FIG. 8 is a diagram showing an example of the configuration of the vibrator array section of the device according to the present invention. FIG. 8 is an example in which the curvature of the convex vibrator array is not uniform, and the curvature of the peripheral portion is larger than that of the central portion. With such a configuration, as shown in FIG. 8, the scanning line density in the center of the ultrasound beams l ₁ to _lo is distributed to be higher than in the periphery. Therefore, high-resolution, high-quality images can be obtained in the central area, and in the peripheral area, where resolution is not required, a wide angular range, that is, the entire organ or its relative position to other parts, can be examined. It is very effective.

In FIG. 9, the vibrator array has a concave curved surface in the thickness direction, so that the beam in the thickness direction is focused as shown in FIG.

As explained above, according to the present invention, a wide range of images suitable for abdominal examination can be obtained with a simpler circuit configuration than the conventional sector scan method. Furthermore, it is possible to obtain images over a wider range in the depths of the examination than with the conventional linear scan method, and the convex shape of the transducer array allows close contact with the human body.

[Brief explanation of the drawing]

FIG. 1 is a diagram showing an example of scanning using the sector scan method, FIG. 2 is a diagram showing an example of scanning using the linear scan method, FIG. 3 is a diagram showing an example of an ultrasound diagnostic apparatus according to the present invention, and FIG. 4 is a diagram showing an example of scanning using the linear scan method.

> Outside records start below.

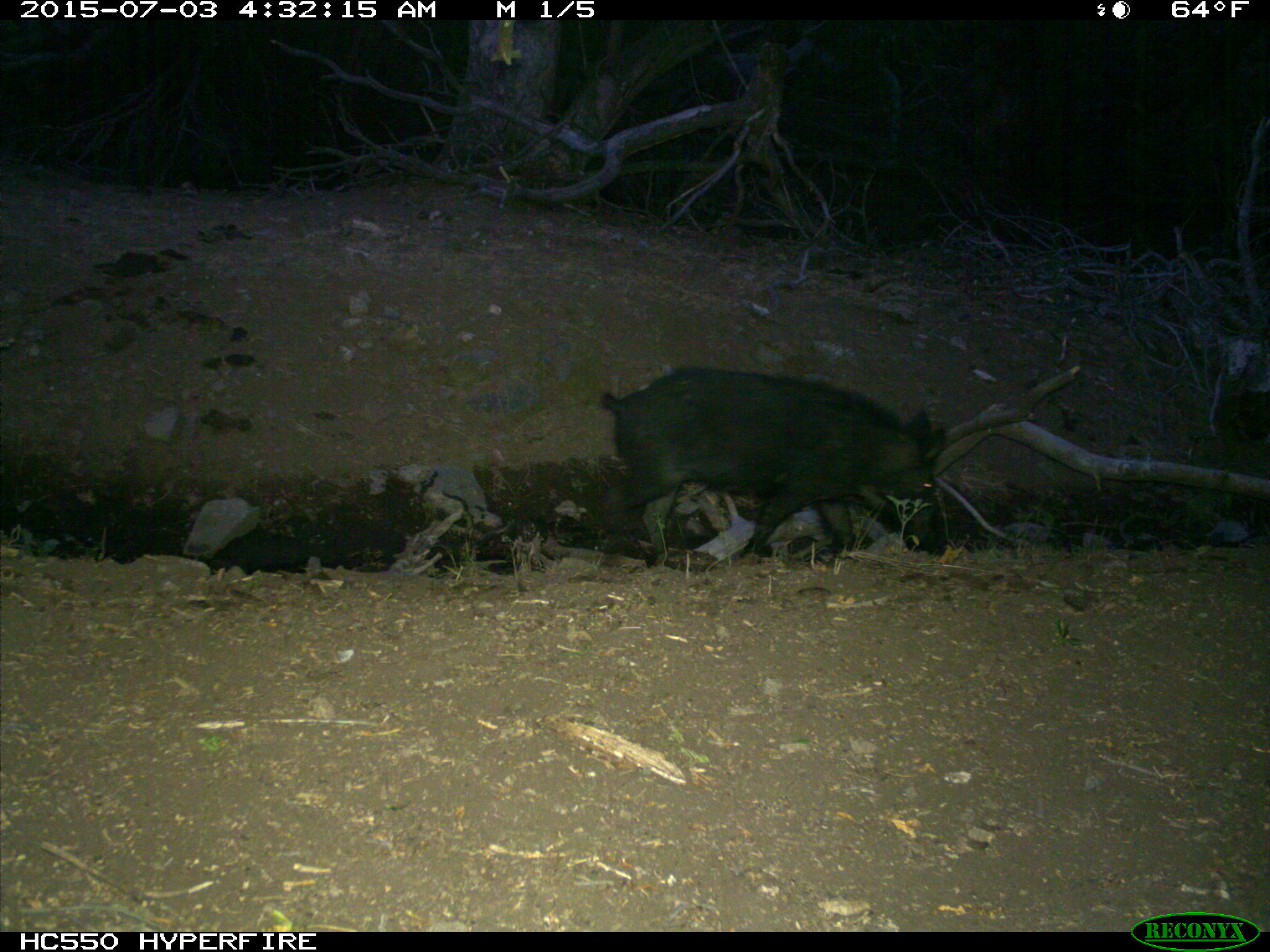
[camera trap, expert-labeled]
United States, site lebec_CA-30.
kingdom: Animalia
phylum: Chordata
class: Mammalia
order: Artiodactyla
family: Suidae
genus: Sus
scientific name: Sus scrofa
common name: wild boar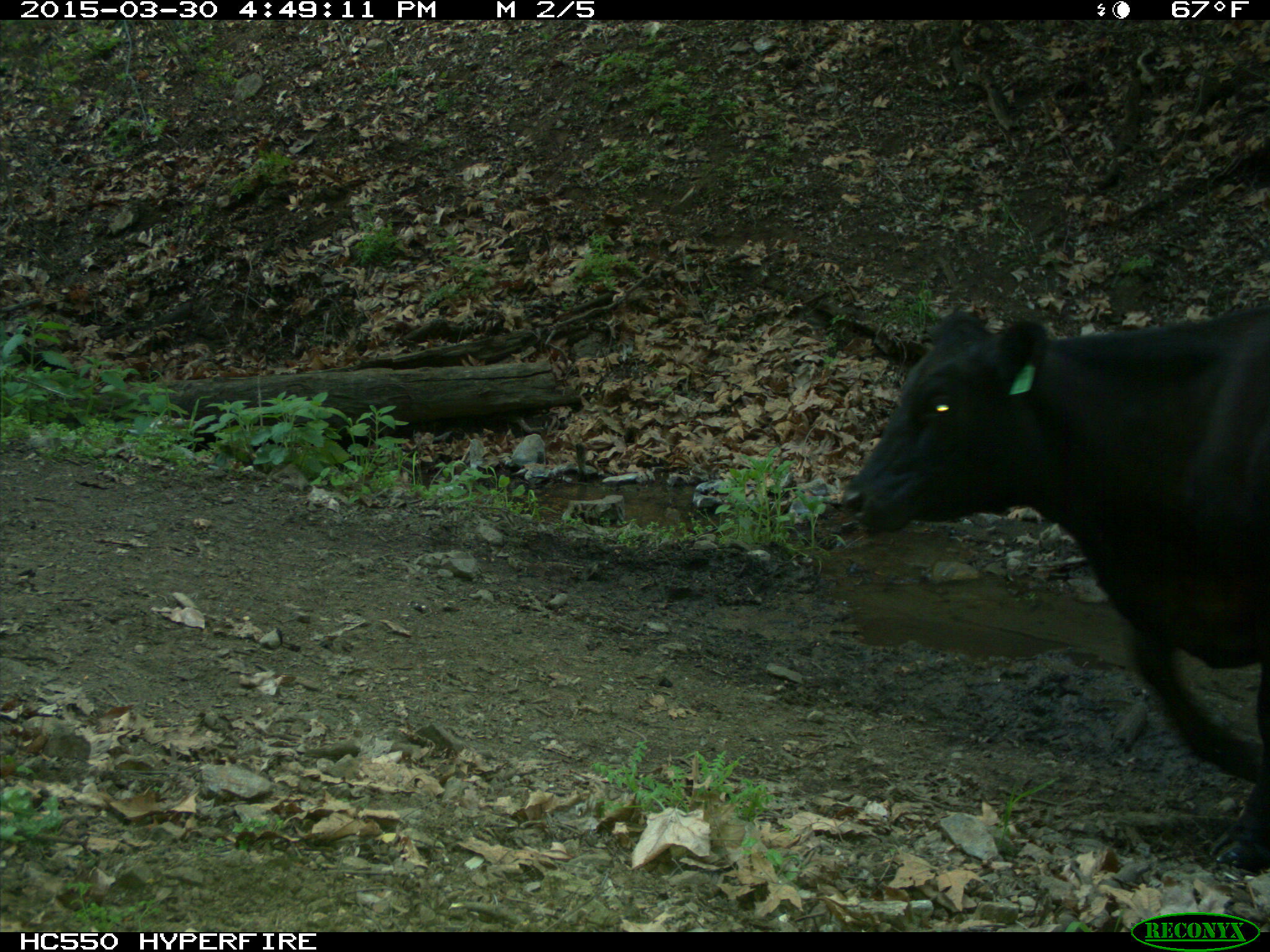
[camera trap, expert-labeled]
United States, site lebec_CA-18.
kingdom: Animalia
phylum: Chordata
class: Mammalia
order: Artiodactyla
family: Bovidae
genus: Bos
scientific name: Bos taurus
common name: domestic cow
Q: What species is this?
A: Bos taurus (domestic cow).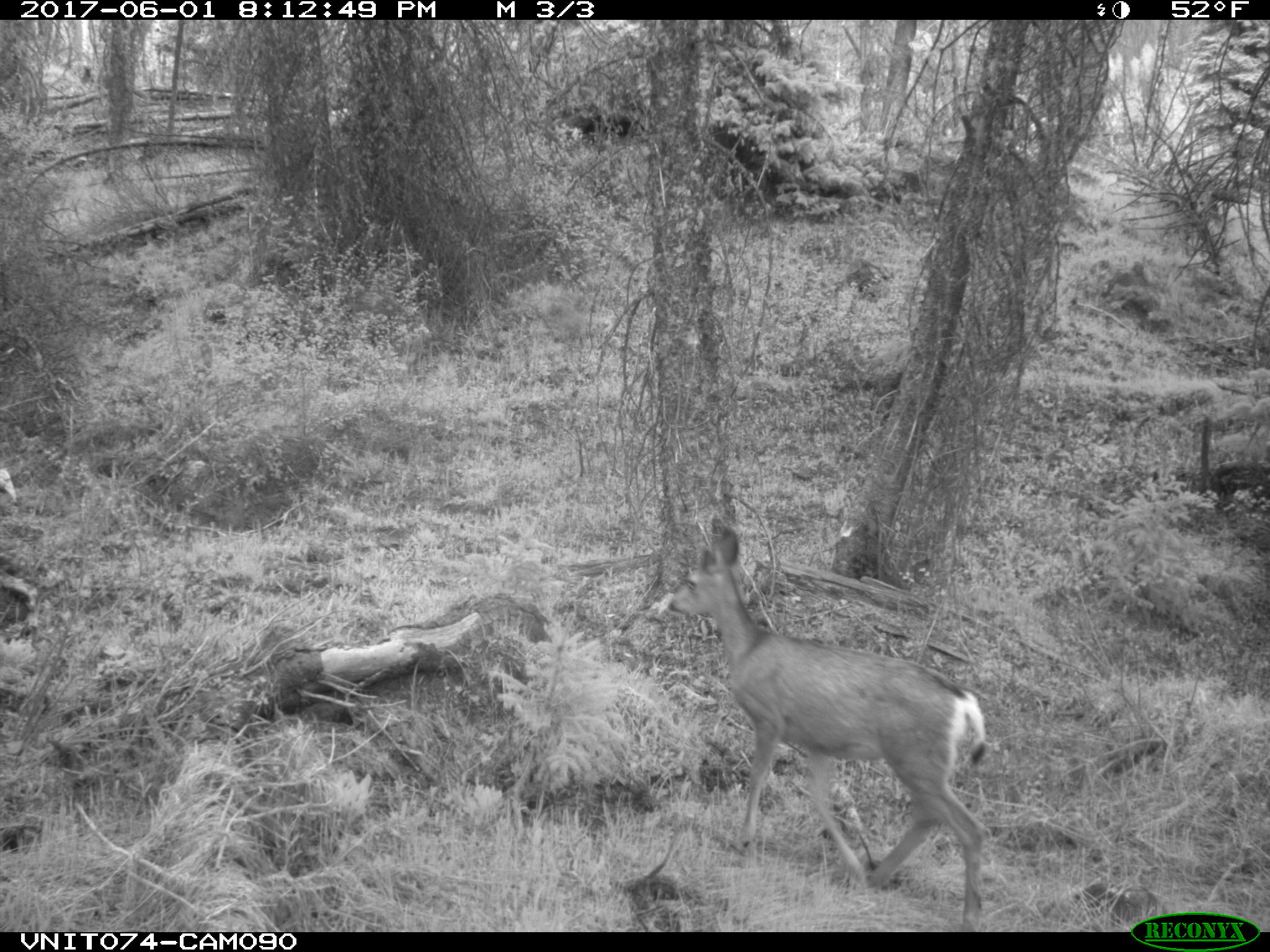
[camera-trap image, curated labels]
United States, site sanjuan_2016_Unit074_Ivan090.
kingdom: Animalia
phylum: Chordata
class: Mammalia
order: Artiodactyla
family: Cervidae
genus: Odocoileus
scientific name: Odocoileus hemionus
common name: mule deer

Fig. 3 is a perspective view showing an example of a transducer array that can be used in the circuit; Fig. 5 is a diagram showing the state of an ultrasonic beam when scanning according to the present invention is performed using the transducer array shown in Fig. 4; 6 and 7 are diagrams showing an improved version of the transducer array shown in FIG. 4, FIG. 8 is a diagram showing an example of the configuration of the transducer array section of the device according to the present invention, and FIG. This is a modification of FIG. 4. C...clock generator, _T1 , _T2 ...delay circuit,
_M1 , _M2 ...selection switch circuit, D...transmission/reception circuit, H...vibrator, A...amplifier, S...control circuit, B...CRT.

Claims (1)

[Claim for Utility Model Registration] A large number of tanzaku-shaped vibrators are arranged side by side so that the center part is more convex than the peripheral part, and the curvature of the peripheral part is larger than the curvature of the central part. a transducer array connected to each transducer; a selection switch circuit for selecting a group of transducers from the transducer array; a delay circuit configured to focus the ultrasonic beam and deflect the central ultrasonic beam so that the direction is normal to the convex curved surfaces of the group of transducers; and means for adding and logarithmically amplifying the received echo signals. , visualizing the output signal of the logarithmically amplifying means;
An ultrasound diagnostic device characterized by being equipped with a CRT.